§ **Given entries**:
□ □ □ □
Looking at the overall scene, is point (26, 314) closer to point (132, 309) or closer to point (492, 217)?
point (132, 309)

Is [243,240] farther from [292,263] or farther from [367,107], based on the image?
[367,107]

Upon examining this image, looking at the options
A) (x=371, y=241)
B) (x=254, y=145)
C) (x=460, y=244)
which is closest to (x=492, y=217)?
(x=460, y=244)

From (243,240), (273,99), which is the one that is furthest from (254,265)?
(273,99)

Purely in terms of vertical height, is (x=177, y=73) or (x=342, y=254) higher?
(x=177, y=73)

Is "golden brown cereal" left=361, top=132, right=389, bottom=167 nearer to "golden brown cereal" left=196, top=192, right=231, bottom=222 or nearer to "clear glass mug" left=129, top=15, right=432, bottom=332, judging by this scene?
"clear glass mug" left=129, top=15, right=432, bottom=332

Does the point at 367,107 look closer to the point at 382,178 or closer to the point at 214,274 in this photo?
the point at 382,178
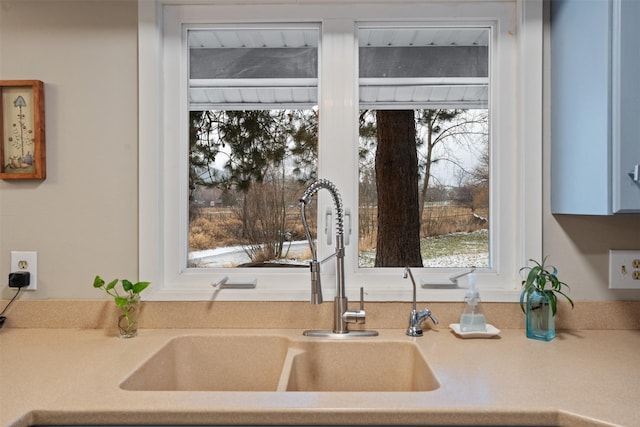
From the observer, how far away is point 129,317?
1466 mm

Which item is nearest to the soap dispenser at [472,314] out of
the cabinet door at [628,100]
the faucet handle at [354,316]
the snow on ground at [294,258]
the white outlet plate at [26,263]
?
the snow on ground at [294,258]

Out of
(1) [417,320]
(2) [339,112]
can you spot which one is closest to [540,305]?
(1) [417,320]

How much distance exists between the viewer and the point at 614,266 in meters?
1.56

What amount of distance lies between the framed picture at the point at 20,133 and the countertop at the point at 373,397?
0.58 m

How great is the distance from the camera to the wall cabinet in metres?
1.22

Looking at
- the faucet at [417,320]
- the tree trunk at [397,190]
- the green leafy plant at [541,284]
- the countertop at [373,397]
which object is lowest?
the countertop at [373,397]

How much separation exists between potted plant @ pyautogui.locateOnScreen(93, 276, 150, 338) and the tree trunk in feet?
2.51

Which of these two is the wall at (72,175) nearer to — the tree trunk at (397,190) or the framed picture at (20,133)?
the framed picture at (20,133)

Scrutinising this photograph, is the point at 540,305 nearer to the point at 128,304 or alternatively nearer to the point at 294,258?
the point at 294,258

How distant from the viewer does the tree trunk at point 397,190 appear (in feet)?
5.43

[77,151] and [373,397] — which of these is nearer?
[373,397]

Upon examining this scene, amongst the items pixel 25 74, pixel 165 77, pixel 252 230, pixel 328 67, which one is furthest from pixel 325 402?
pixel 25 74

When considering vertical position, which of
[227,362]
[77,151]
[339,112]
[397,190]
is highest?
[339,112]

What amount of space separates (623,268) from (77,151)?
1.77 metres
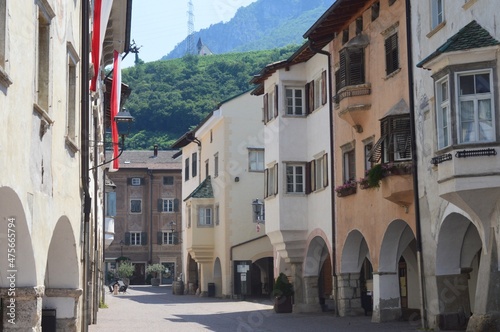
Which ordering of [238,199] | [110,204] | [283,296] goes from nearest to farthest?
□ □ □ □
§ **Stated task**: Give back all entries exactly. No pictures belong in the copy.

§ **Exercise answer**:
Looking at the overall scene, is point (26, 314) closer to point (132, 309) or closer to point (492, 217)?
point (132, 309)

Is [243,240] farther from [292,263] or farther from [367,107], based on the image?
[367,107]

Upon examining this image, looking at the options
A) (x=371, y=241)
B) (x=254, y=145)
C) (x=460, y=244)
which is closest to (x=492, y=217)?
(x=460, y=244)

From (243,240), (273,99), which is the one that is furthest from (254,265)?
(273,99)

Purely in terms of vertical height, is (x=177, y=73) or (x=342, y=254) higher?
(x=177, y=73)

Is "golden brown cereal" left=361, top=132, right=389, bottom=167 nearer to "golden brown cereal" left=196, top=192, right=231, bottom=222 or nearer to "clear glass mug" left=129, top=15, right=432, bottom=332, judging by this scene?
"clear glass mug" left=129, top=15, right=432, bottom=332

Does the point at 367,107 look closer to the point at 382,178 or closer to the point at 214,274 in this photo?
the point at 382,178
From the observer, how far away is point 129,317?
1466 mm

Which item is nearest to the soap dispenser at [472,314] out of
the cabinet door at [628,100]
the faucet handle at [354,316]
the snow on ground at [294,258]
the white outlet plate at [26,263]
?
the snow on ground at [294,258]

Out of
(1) [417,320]
(2) [339,112]
can you spot which one is closest to [540,305]?
(1) [417,320]

How much distance exists between the viewer and the point at 614,266 in meters?
1.56

What amount of distance lies between the framed picture at the point at 20,133 and the countertop at the point at 373,397?
0.58 m

How great is the distance from the camera to the wall cabinet in metres?
1.22

Looking at
- the faucet at [417,320]
- the tree trunk at [397,190]
- the green leafy plant at [541,284]
- the countertop at [373,397]
which object is lowest?
the countertop at [373,397]

How much separation exists between potted plant @ pyautogui.locateOnScreen(93, 276, 150, 338) and the tree trunk in feet?
2.51

Which of these two is the wall at (72,175) nearer to — the tree trunk at (397,190) or the framed picture at (20,133)?
the framed picture at (20,133)

Scrutinising this photograph, is the point at 540,305 nearer to the point at 128,304 or alternatively nearer to the point at 294,258?
the point at 294,258

How distant from the viewer does the tree trunk at point 397,190 appear (in feet)?
5.43

[77,151] and [373,397] — which of these is nearer?
[373,397]

Upon examining this scene, amongst the items pixel 25 74, pixel 165 77, pixel 252 230, pixel 328 67, which one is furthest from pixel 325 402?
pixel 25 74

When considering vertical position, which of
[227,362]
[77,151]
[339,112]
[397,190]
is highest?
[339,112]

What amount of space separates (623,268) from (77,151)?
1.77 metres
Which ordering of [238,199] | [110,204] | [283,296] goes from nearest to farthest?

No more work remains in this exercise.